Utilizando a técnica de cDNA-AFLP, Ranik e Myburg et al (2006), estudaram o padrão de expressão dos genes relacionados a xilogênese em árvores de 6 anos de idade de Eucalyptus. Os autores coletaram amostras de tecidos em estágios diferentes do desenvolvimento da madeira (xilema imaturo, xilema maduro, floema e casca) em duas posições do caule, de modo a permitir uma visão global da abundância e variabilidade dos transcritos ao longo do caule. Um total de 71 transcritos diferencialmente expressos foi caracterizado, incluindo diversos genes relacionados à diferenciação celular, transdução de sinais e biossíntese de parede celular.

Kirst et al (2005) estudaram a variação na abundância de mRNAs no xilema em desenvolvimento em uma progênie híbrida de Eucalyptus usando micro-arranjos.
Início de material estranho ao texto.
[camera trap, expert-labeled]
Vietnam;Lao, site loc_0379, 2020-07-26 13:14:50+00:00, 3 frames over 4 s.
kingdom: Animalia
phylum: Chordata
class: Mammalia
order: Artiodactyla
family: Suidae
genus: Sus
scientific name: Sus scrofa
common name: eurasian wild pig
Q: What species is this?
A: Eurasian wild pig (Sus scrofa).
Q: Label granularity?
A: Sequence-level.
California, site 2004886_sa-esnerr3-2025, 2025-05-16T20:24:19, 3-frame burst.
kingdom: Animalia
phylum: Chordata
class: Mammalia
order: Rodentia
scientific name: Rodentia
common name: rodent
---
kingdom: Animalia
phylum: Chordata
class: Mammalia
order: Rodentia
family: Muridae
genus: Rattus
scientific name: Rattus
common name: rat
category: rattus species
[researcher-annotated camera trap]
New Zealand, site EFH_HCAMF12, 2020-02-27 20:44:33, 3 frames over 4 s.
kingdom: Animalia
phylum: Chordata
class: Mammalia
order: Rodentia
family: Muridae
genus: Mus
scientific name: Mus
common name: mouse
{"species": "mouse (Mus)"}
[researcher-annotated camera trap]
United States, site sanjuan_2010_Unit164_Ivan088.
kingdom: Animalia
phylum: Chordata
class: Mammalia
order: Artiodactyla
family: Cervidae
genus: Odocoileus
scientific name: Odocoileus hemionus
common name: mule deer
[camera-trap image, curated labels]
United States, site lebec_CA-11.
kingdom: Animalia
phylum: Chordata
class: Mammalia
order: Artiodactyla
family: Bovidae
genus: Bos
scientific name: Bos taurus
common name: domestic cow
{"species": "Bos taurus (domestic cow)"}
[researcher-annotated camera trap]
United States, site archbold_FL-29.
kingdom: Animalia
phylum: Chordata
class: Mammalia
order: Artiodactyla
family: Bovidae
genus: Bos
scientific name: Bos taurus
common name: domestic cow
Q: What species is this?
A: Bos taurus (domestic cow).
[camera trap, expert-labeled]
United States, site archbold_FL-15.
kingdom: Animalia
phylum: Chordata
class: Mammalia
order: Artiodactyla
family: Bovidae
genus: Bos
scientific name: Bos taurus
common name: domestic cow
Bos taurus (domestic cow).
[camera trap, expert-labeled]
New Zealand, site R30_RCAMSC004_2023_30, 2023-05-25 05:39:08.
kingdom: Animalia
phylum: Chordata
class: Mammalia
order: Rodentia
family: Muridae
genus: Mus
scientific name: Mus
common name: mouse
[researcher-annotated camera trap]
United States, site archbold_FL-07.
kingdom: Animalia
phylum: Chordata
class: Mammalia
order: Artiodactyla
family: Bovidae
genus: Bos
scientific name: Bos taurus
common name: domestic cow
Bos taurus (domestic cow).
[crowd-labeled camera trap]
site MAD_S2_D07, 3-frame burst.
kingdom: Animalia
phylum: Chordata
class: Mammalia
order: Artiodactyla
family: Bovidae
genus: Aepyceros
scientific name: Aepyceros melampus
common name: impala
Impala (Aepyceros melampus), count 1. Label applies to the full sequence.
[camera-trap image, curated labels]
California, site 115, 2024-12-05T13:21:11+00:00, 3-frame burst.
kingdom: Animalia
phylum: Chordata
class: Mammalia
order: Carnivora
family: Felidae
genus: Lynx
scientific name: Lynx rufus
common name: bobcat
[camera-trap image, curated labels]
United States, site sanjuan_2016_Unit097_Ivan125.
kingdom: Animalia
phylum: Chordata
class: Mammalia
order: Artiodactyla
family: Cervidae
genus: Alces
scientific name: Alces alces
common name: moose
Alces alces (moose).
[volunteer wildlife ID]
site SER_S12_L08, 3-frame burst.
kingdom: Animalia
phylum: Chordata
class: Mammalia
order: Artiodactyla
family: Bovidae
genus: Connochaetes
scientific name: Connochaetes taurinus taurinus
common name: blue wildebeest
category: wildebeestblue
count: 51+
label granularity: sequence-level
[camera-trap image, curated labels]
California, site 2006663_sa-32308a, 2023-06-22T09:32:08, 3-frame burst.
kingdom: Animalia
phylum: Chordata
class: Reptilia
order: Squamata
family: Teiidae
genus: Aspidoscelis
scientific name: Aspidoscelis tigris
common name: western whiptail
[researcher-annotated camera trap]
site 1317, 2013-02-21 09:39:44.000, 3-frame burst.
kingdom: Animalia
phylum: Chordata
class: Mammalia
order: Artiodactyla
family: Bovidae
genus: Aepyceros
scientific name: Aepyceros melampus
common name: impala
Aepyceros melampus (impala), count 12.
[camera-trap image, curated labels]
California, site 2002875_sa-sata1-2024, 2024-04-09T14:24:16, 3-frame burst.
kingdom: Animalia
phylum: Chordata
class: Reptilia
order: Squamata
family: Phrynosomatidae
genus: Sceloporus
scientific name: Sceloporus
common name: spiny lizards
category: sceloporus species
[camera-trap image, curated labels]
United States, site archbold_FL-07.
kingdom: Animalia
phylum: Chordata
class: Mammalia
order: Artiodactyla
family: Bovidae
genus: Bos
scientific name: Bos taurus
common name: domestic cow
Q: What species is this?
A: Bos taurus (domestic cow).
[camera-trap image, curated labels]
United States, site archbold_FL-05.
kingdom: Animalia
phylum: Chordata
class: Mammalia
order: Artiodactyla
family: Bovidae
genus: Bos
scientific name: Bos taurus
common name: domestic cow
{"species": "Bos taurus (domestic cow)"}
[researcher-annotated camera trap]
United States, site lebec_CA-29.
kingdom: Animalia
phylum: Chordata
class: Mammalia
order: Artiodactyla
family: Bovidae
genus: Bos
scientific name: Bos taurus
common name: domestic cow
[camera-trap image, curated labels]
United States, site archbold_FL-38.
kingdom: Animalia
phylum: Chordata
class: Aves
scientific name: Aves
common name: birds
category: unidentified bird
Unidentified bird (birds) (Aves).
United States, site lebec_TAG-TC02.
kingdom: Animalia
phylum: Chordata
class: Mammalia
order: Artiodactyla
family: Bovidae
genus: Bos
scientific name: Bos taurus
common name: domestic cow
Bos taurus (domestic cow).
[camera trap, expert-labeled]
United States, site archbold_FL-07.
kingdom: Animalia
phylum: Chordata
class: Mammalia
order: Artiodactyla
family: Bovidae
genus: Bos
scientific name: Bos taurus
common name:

As mudanças quantitativas na abundância da expressão gênica foram mapeadas em dois mapas de ligação de árvores individuais, tendo sido possível identificar um QTL de expressão gênica que explica até 70% da variação no nível de transcrição. Anteriormente, os mesmos autores, utilizando a mesma população e a técnica de micro- arranjos, identificaram uma correlação entre a baixa expressão dos genes envolvidos

na biossíntese de lignina e vias de metilação, associadas ao rápido crescimento do tronco. Além disso, foram identificados dois locos genéticos responsáveis pela regulação dos níveis de transcrição de genes relacionados a biossíntese de lignina que se co-localizam com QTLs de crescimento, sugerindo assim, que as mesmas regiões genômicas podem estar regulando essas características (KIRST et al., 2004).

Também em 2005, Paux e colaboradores utilizando o modelo de indução de madeira de reação analisaram os perfis de expressão na formação da madeira de reação no xilema de eucalipto. Os autores estudaram alguns genes em sistema de macro-arranjos sob diferentes tempos de indução e identificaram 196 genes diferencialmente regulados, sendo que os genes relacionados à biossíntese de celulose (CesA) apresentaram maior expressão em conjunto com a formação da camada G e os genes relacionados à lignina apresentaram menor expressão, em relação a madeira normal.

A identificação dos genes e dos mecanismos envolvidos na formação da madeira, associada às tecnologias de seleção assistida e transformação genética, representa uma excelente oportunidade para aumentar a eficiência, reduzir o tempo e o custo necessários para a seleção de genótipos superiores de modo a agregar cada vez mais fatores que elevam a qualidade da madeira e atendem as diversas necessidades da indústria. Dessa forma, a grande maioria dos estudos em eucalipto atualmente concentra-se na caracterização e isolamento de genes relacionados ao processo de formação da madeira, particularmente os envolvidos na biossíntese de lignina e de celulose (VALÉRIO et al., 2003; PAUX et al. 2005; KIRST et al., 2004).